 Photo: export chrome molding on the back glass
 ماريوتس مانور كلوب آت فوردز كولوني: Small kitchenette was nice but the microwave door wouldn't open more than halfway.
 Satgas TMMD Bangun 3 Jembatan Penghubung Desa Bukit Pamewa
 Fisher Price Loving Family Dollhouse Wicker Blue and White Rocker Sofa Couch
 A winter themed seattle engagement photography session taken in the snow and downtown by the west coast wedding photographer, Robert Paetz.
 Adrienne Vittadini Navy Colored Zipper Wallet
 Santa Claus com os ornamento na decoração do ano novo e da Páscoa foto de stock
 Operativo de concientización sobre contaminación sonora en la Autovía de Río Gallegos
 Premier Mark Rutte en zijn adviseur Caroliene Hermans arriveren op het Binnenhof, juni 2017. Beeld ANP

------------------------------------------------------------------------

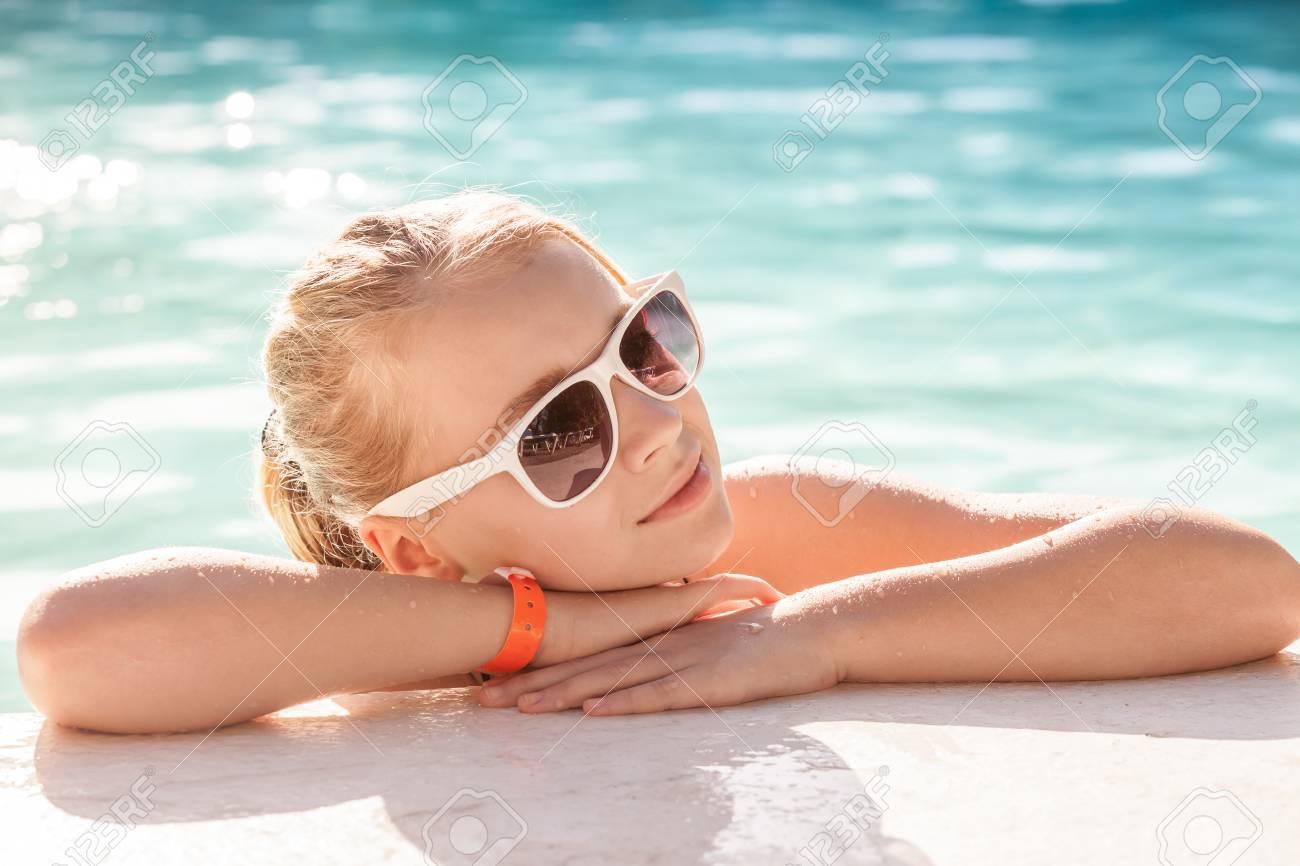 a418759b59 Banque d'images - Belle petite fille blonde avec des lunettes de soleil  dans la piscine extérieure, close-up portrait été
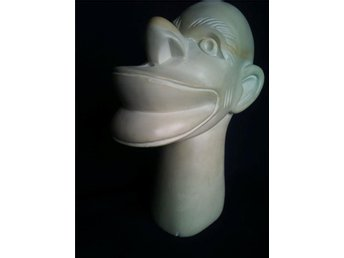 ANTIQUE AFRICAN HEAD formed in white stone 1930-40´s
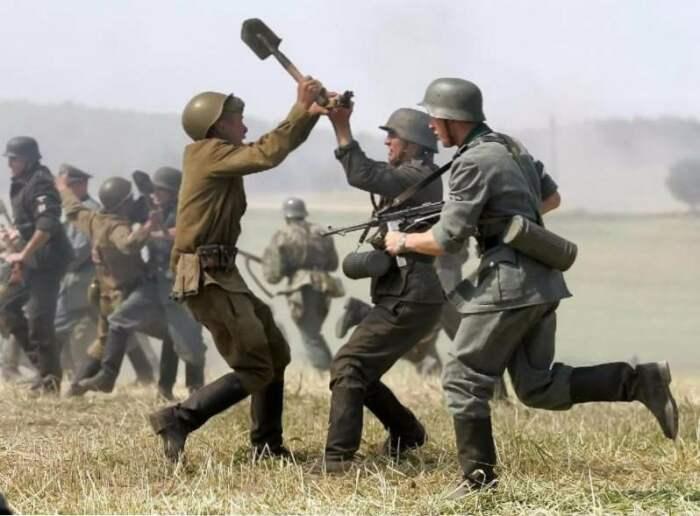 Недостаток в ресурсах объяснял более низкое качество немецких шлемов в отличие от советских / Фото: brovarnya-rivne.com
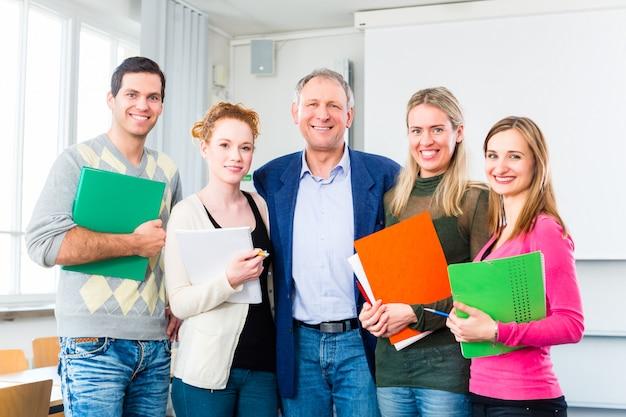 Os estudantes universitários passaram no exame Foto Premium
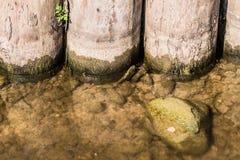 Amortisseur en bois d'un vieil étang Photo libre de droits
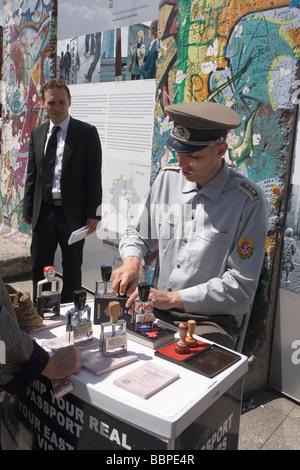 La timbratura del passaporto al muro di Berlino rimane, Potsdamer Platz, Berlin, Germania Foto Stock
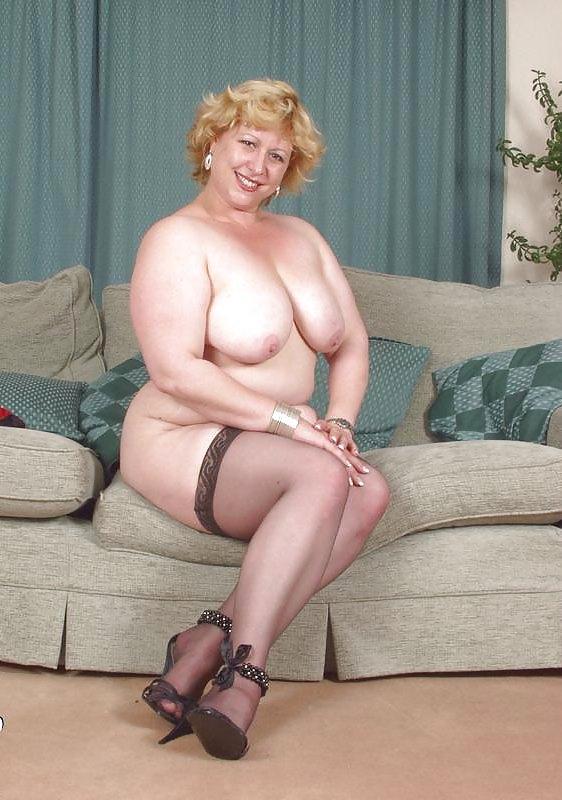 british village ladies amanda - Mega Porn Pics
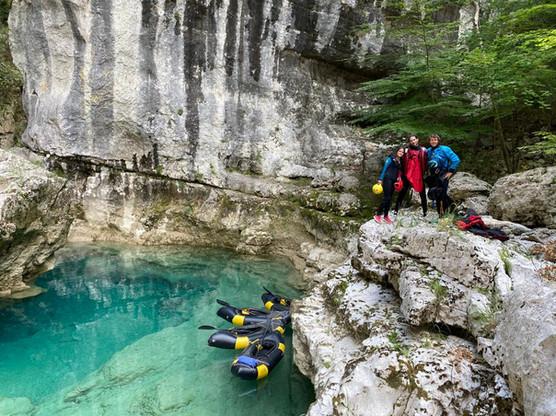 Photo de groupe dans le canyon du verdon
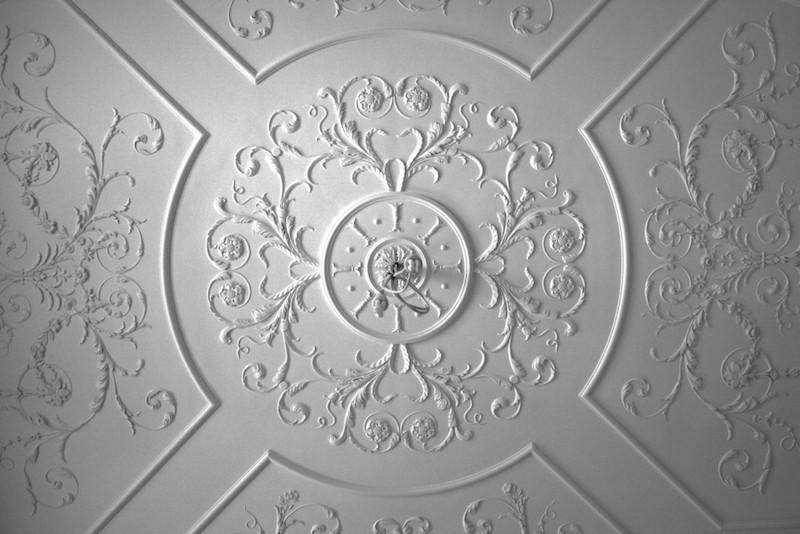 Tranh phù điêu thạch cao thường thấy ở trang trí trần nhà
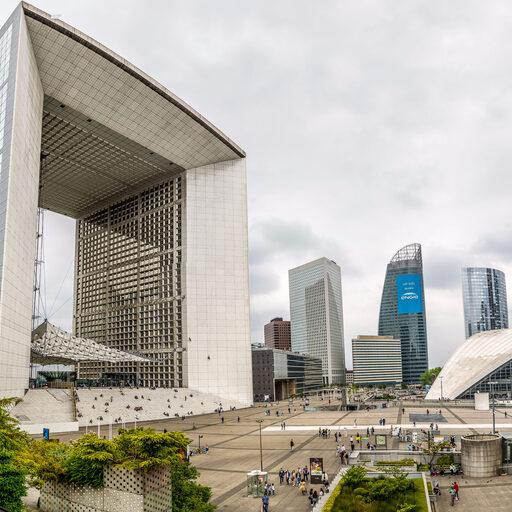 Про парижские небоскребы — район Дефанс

------------------------------------------------------------------------

- **Exercise brief**: Word for word, restate the lines of the listing above starting at the line with "Photo: export chrome" and ending at the line with "A winter themed", and nothing outside them.

- **Response below**:
 Photo: export chrome molding on the back glass
 ماريوتس مانور كلوب آت فوردز كولوني: Small kitchenette was nice but the microwave door wouldn't open more than halfway.
 Satgas TMMD Bangun 3 Jembatan Penghubung Desa Bukit Pamewa
 Fisher Price Loving Family Dollhouse Wicker Blue and White Rocker Sofa Couch
 A winter themed seattle engagement photography session taken in the snow and downtown by the west coast wedding photographer, Robert Paetz.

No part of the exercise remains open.